- [Task requirements]:
Count how many lines in the entries below contain the string "pixel", with case counting, and reply with only that number.

───── Exercise data ─────

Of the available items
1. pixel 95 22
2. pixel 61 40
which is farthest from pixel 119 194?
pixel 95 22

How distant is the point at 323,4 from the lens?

─────
───── Exercise data ─────

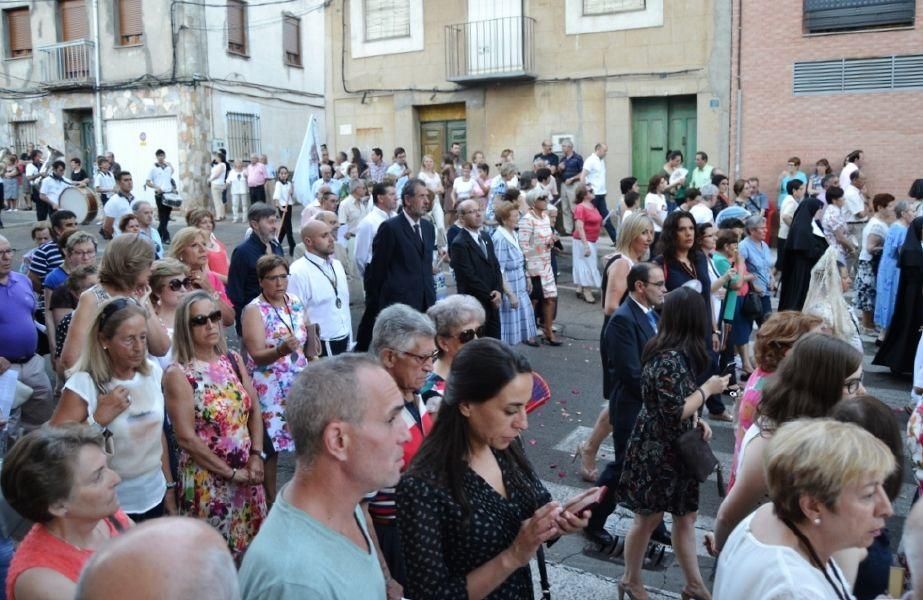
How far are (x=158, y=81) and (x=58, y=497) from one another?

─────
───── Exercise data ─────

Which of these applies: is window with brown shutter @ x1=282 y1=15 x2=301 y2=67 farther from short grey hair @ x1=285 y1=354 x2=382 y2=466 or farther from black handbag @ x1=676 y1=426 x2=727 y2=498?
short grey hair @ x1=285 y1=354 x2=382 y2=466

─────

- [Worked answer]:
4